THE CONVERGENCE:
Managing Digital Risk and FM’s Role in Protecting Digitized Buildings
Executive Summary
To address these challenges, the International Facility Management Association (IFMA) organized an Executive Summit with cybersecurity and security experts in February 2023, resulting in the following white paper identifying FMs’ role in protecting a digitized built environment.
Digitization and Emerging Technologies Offer FM industry Opportunities and Challenges
- Facility/facilities managers (FMs) can improve management and operational efficiency by connecting and digitizing their buildings and operations.
- The connected management of operational technologies (OT) in facility systems and building infrastructure can reduce costs, enhance the tenant experience and improve efficiency and sustainability.
- FMs, however, are often unaware of the challenges in protecting buildings and operations from cyber threats.
- The rapid convergence of information technologies (IT) and OT changes facility managers' operating environments and responsibilities.
- Buildings have become complex technology ecosystems, consisting of multiple technology layers and IT and OT systems that change at variable rates to impact occupant experiences, safety, health and comfort.
- As organizations and their FM teams rapidly digitize assets and operations, they create new gaps and weaknesses among different building layers and vendor supply chains, which can introduce vulnerabilities.
- An emerging challenge is ensuring the safety and security of a building’s digital infrastructure to protect occupants and preserve operations.
IT-OT convergence increases cyber risks to human safety
- IT and OT convergence in building technologies have increased vulnerabilities exponentially. FMs face increasing cyberattack vectors and risks to assets they operate and manage, which can lead to threats to human life if compromised.
- OT systems are different from IT systems. OT devices interact with the physical world in ways conventional IT devices do not.
- OT systems often run on antiquated platforms, whose operating systems are no longer supported, making them vulnerable to breaches by hackers who can manipulate control systems and cause damage (Singh, 2023).
- OT systems often lack security monitoring and the ability to install security updates, making them vulnerable to breaches by hackers who can manipulate control systems.
- The availability, efficiency and effectiveness of cybersecurity and privacy capabilities are often different for OT devices than conventional IT devices (O’Rouke et al., 2019).
- Many OT devices cannot be accessed, managed or monitored like conventional IT devices. Breaches are often overlooked or mistaken for equipment failure, allowing time for hackers to penetrate and exploit other building IT and OT systems.
- A cyberattack on building control systems (for example, elevators, HVAC, or fire controls) must be treated as an immediate threat to occupant safety, with responses including building evacuation and closure until safe building operations can be assured.
- A bad actor does not need to infiltrate and compromise a building system — just the threat requires immediate consideration and action to assess occupant safety.
Buildings are targets. Cyber and P&C insurance increasingly difficult to obtain.

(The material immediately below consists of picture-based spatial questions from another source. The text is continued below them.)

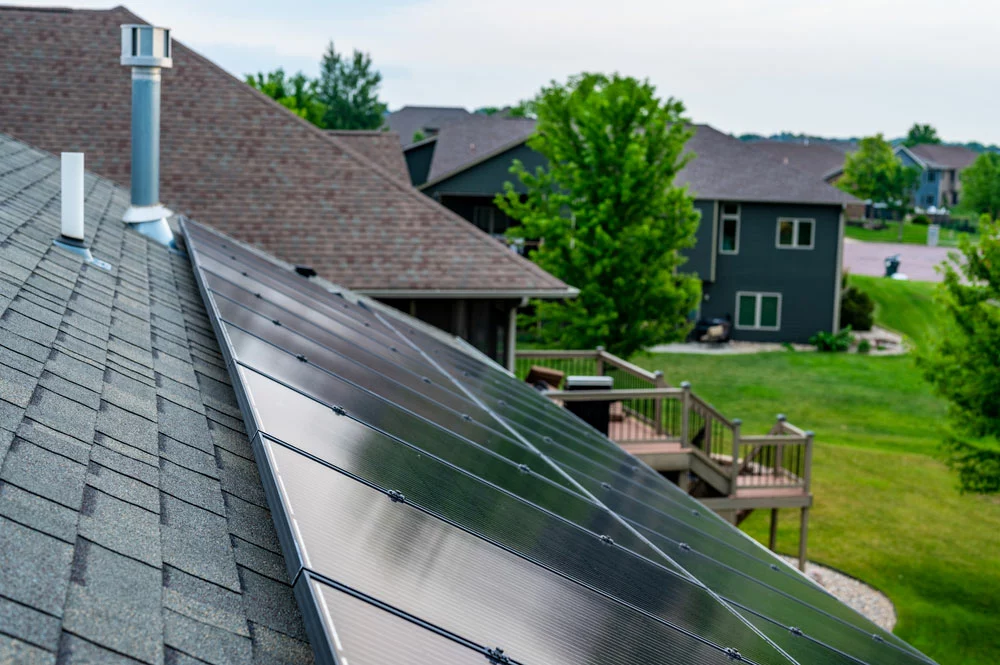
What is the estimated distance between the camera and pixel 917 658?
7824mm

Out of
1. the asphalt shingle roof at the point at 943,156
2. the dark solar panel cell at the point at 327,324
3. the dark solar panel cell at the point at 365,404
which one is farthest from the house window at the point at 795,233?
the asphalt shingle roof at the point at 943,156

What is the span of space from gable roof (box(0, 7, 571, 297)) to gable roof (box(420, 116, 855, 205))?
27506mm

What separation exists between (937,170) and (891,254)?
59924 mm

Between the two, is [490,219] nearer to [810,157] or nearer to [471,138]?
[471,138]

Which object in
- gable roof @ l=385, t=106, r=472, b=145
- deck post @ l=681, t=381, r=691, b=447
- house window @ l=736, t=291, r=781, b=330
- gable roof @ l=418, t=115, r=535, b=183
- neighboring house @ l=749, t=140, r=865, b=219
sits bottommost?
house window @ l=736, t=291, r=781, b=330

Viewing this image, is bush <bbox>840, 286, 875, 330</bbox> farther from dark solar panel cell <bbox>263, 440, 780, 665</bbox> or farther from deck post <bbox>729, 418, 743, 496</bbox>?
dark solar panel cell <bbox>263, 440, 780, 665</bbox>

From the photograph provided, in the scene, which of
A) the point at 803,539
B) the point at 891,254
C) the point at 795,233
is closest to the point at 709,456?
the point at 803,539

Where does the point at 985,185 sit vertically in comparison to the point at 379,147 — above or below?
above

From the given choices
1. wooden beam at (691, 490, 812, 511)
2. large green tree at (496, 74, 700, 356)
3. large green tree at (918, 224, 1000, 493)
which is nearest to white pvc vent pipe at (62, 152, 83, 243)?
wooden beam at (691, 490, 812, 511)

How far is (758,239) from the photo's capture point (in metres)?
49.8

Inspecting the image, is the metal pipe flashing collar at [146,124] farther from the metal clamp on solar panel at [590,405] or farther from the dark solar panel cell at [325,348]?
the metal clamp on solar panel at [590,405]

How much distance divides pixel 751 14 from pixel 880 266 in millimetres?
24486

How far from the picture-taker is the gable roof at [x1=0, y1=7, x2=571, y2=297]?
18.7m

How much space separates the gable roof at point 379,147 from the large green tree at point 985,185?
7848 cm
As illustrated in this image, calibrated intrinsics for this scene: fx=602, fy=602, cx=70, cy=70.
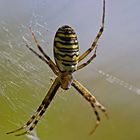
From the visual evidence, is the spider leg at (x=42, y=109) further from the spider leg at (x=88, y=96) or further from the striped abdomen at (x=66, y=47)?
the striped abdomen at (x=66, y=47)

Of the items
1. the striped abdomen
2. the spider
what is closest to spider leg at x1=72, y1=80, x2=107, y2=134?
the spider

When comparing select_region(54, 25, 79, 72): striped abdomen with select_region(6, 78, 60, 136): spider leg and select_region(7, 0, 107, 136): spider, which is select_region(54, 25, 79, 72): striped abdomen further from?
select_region(6, 78, 60, 136): spider leg

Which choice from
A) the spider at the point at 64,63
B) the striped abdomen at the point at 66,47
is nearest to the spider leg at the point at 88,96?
the spider at the point at 64,63

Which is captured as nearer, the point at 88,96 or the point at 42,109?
the point at 42,109

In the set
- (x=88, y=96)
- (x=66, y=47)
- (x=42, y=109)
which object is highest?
(x=66, y=47)

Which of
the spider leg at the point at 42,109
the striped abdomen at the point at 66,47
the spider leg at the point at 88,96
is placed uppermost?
the striped abdomen at the point at 66,47

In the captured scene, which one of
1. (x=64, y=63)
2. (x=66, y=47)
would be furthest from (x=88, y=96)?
(x=66, y=47)

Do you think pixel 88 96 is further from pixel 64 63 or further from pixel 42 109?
pixel 64 63

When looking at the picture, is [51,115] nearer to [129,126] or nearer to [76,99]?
[76,99]
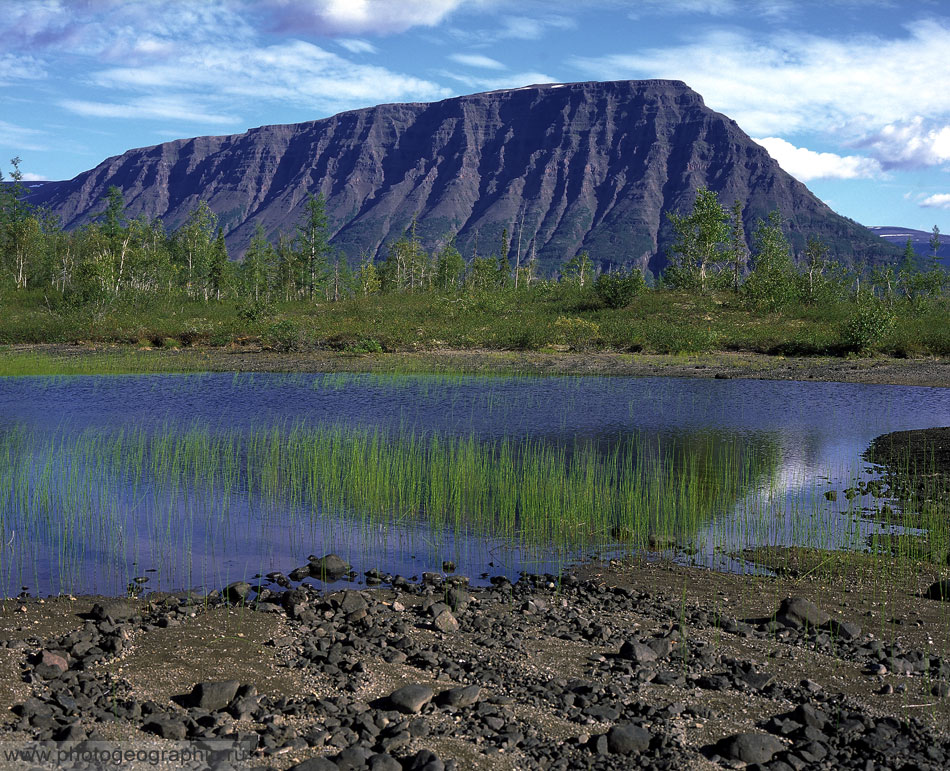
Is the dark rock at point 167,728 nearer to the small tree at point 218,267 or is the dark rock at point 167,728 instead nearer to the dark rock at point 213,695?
the dark rock at point 213,695

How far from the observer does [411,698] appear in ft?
22.4

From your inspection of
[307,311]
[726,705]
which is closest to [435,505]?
[726,705]

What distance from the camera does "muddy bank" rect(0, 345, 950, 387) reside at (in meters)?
38.0

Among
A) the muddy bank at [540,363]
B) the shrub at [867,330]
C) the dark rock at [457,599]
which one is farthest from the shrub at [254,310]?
the dark rock at [457,599]

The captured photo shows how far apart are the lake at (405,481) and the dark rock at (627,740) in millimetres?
4791

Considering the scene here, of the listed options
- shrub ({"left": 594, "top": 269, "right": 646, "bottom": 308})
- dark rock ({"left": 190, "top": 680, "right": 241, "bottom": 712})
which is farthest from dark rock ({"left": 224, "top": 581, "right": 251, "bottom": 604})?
shrub ({"left": 594, "top": 269, "right": 646, "bottom": 308})

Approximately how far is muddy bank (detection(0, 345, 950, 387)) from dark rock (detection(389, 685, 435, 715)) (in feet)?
101

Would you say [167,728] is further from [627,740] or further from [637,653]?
[637,653]

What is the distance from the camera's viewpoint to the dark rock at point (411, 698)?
6.77m

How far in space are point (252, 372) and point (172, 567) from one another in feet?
88.1

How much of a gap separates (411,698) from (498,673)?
1033 millimetres

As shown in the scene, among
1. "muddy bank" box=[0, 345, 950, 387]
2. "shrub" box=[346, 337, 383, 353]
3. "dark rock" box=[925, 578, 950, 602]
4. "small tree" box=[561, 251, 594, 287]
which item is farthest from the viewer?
"small tree" box=[561, 251, 594, 287]

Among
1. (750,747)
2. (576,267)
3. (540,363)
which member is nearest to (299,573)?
(750,747)

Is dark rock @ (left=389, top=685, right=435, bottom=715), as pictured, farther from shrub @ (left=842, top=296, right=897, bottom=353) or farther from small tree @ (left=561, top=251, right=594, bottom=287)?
small tree @ (left=561, top=251, right=594, bottom=287)
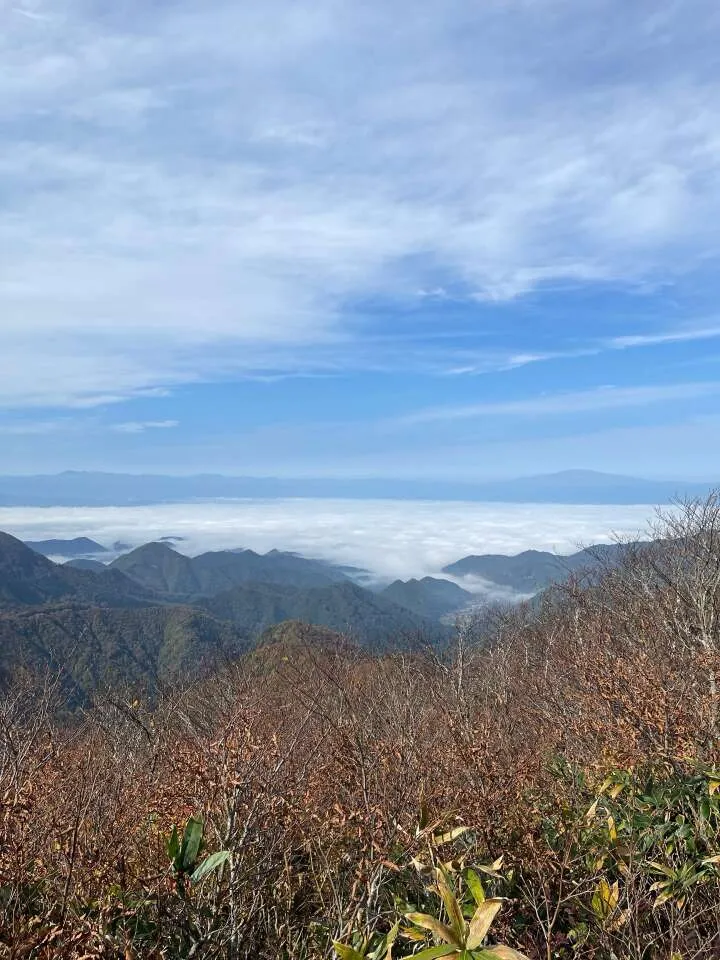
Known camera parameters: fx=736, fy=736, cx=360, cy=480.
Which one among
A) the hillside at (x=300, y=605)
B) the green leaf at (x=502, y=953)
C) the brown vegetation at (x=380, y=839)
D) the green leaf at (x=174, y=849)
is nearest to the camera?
the green leaf at (x=502, y=953)

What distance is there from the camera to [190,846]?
3369 millimetres

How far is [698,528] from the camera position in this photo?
66.0ft

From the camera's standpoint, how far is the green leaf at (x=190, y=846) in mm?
3330

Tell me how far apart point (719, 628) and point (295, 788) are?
471 inches

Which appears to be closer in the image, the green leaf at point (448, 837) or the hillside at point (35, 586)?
the green leaf at point (448, 837)

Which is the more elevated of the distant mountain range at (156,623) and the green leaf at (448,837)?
the green leaf at (448,837)

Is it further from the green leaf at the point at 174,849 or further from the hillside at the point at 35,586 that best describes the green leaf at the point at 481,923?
the hillside at the point at 35,586

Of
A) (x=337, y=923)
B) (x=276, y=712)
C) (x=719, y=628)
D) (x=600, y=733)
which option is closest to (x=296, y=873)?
(x=337, y=923)

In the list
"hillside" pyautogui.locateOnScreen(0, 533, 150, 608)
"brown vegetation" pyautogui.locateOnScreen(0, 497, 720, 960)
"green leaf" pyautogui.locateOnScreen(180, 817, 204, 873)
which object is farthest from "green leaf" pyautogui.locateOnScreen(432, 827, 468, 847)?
"hillside" pyautogui.locateOnScreen(0, 533, 150, 608)

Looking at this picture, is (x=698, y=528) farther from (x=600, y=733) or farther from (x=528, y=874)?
(x=528, y=874)

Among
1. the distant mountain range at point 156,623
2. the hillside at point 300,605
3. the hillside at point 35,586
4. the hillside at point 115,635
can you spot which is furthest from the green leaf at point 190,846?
the hillside at point 35,586

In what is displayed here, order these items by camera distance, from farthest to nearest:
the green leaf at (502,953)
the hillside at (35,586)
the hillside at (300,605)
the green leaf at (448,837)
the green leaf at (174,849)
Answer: the hillside at (35,586)
the hillside at (300,605)
the green leaf at (448,837)
the green leaf at (174,849)
the green leaf at (502,953)

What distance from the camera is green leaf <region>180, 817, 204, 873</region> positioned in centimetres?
333

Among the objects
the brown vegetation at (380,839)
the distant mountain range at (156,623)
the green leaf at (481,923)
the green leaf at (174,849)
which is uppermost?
the green leaf at (481,923)
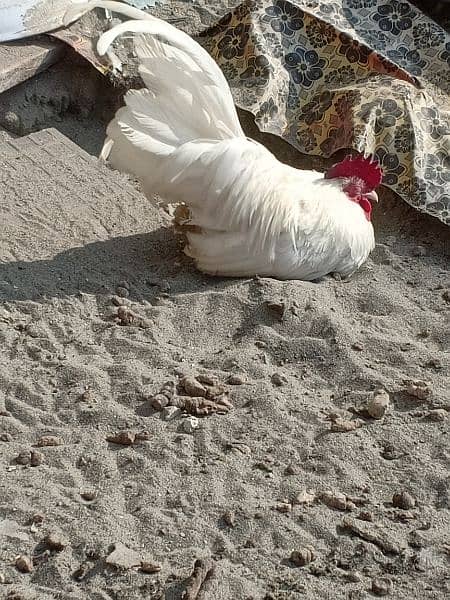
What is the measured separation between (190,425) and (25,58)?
280 centimetres

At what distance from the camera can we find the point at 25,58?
5.25 metres

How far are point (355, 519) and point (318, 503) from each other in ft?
0.45

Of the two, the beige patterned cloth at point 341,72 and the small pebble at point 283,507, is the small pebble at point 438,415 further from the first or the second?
the beige patterned cloth at point 341,72

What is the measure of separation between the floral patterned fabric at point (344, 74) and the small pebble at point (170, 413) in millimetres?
2019

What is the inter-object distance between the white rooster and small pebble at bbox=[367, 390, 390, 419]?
83cm

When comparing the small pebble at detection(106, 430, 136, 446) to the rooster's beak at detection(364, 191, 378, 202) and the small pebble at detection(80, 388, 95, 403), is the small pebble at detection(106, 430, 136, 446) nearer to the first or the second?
the small pebble at detection(80, 388, 95, 403)

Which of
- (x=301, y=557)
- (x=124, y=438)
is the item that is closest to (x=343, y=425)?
(x=301, y=557)

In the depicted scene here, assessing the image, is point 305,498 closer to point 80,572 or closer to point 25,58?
point 80,572

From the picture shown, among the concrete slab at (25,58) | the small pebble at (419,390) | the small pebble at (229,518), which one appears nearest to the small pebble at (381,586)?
the small pebble at (229,518)

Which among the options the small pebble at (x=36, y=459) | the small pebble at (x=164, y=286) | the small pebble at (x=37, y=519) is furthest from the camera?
the small pebble at (x=164, y=286)

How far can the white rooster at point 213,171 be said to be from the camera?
395 cm

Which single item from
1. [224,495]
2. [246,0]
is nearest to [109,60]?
[246,0]

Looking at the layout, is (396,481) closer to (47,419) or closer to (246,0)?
(47,419)

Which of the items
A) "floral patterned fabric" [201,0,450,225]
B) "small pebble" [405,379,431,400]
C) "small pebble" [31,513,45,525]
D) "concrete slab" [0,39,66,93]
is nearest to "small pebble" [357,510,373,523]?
"small pebble" [405,379,431,400]
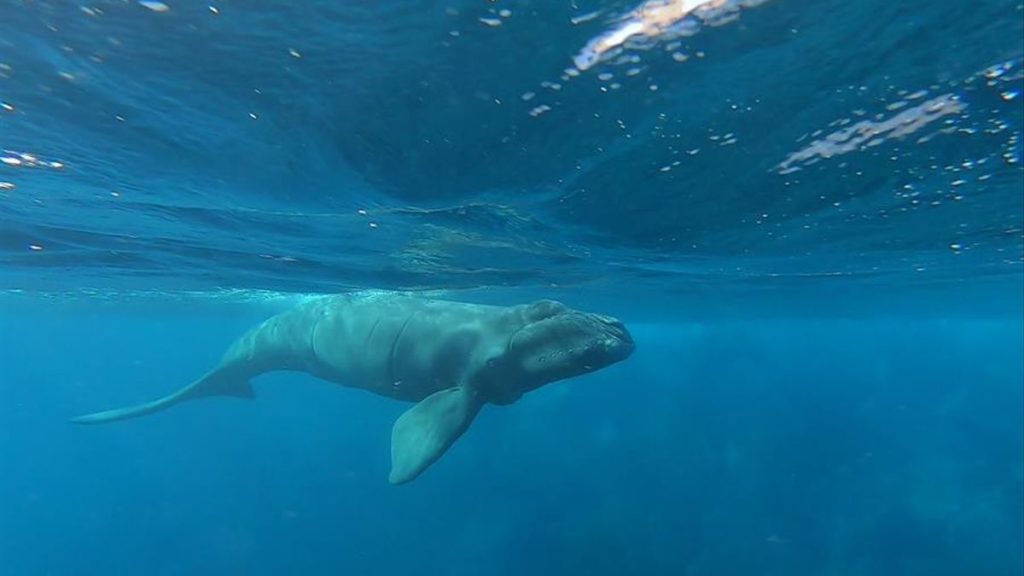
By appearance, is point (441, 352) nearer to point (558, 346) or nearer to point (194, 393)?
point (558, 346)

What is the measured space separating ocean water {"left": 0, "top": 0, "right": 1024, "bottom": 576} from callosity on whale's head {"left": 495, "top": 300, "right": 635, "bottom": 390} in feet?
8.12

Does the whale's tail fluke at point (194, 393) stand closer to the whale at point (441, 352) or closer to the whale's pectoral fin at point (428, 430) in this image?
the whale at point (441, 352)

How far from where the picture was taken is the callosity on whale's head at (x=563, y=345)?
8648 mm

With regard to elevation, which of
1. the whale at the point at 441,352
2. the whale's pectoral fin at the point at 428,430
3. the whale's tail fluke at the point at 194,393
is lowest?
the whale's tail fluke at the point at 194,393

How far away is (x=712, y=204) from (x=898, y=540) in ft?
68.7

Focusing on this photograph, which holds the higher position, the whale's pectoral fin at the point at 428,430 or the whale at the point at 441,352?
the whale at the point at 441,352

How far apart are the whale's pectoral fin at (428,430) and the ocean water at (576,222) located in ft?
11.2

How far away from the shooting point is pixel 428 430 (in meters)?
8.91

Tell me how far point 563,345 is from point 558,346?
68 mm

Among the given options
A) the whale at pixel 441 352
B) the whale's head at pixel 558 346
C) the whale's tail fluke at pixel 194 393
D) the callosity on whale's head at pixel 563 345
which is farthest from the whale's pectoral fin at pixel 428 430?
the whale's tail fluke at pixel 194 393

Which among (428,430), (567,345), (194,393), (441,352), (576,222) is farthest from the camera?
(194,393)

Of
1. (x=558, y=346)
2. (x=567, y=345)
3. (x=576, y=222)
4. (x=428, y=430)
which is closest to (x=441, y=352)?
(x=428, y=430)

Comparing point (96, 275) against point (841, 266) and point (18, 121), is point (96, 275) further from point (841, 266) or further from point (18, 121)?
point (841, 266)

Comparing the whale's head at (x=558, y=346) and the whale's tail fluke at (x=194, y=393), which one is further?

- Buildings have become targets for hackers, who can be motivated by geopolitical tensions, personal animosity or economic gain.
- The costs and risks associated with cyber incidents are large and growing. These include threats to life, safety, brand, network, regulatory compliance, productivity and equipment. The average cost of a single data breach is estimated at US$ 4.35 million, and cybercrime and espionage cost global society over US$ 1 trillion in 2020. (Building Cyber Security, 2023).
- As cyberattacks become more frequent and costly, cyber insurance providers are raising their premiums and tightening their requirements. For instance, they may ask for more evidence of security measures or conduct more rigorous audits. Many insurance companies are also including carveouts for state-sponsored attacks.
- In addition, insurance policies for property and casualty are being rewritten to exclude coverage from a cyber incident resulting in an impact on human health or property.
- Building owners and facility managers have both a physical liability risk and an asset valuation risk for a cyber incident that can strike immediately without warning.
- Transferring cyber OT risk to insurers does not remove the liability of building owners and managers for the safe operation of a building and the responsibility for any incident that results in a loss of life or property.
- Building owners and facility managers are at risk. FM operations can be at the epicenter of an attack affecting customers and the supply chain, as illustrated by the breach that cost Target over US$220 million due to credentials stolen from an HVAC vendor.
- The “One wrong click can create a 92-day recovery” case shows how improper FM security measures can take an HVAC system offline for 92 days, rendering a building unusable.
FMs awareness is low, and approaches to enterprise security are siloed
- FMs play a critical role in protecting occupants, valuation and physical assets from digital threats. Awareness of these risks is low, and organizations often maintain OT, IT and physical security separately, limiting collaboration, impeding coordination and creating gaps.
- FMs must be aware of the connected technologies in a building that they are responsible for operating and protecting from a wide range of threats and conditions.
- FMs should invest in personnel’s basic IT and OT systems knowledge.
- FMs must also be aware of the physical places where devices can be placed that can impact building security.
- Organizations must create enterprise security teams consisting of FM, IT and OT experts. FMs should work with IT, OT, network and cybersecurity specialists to secure their devices, subsystems and connections.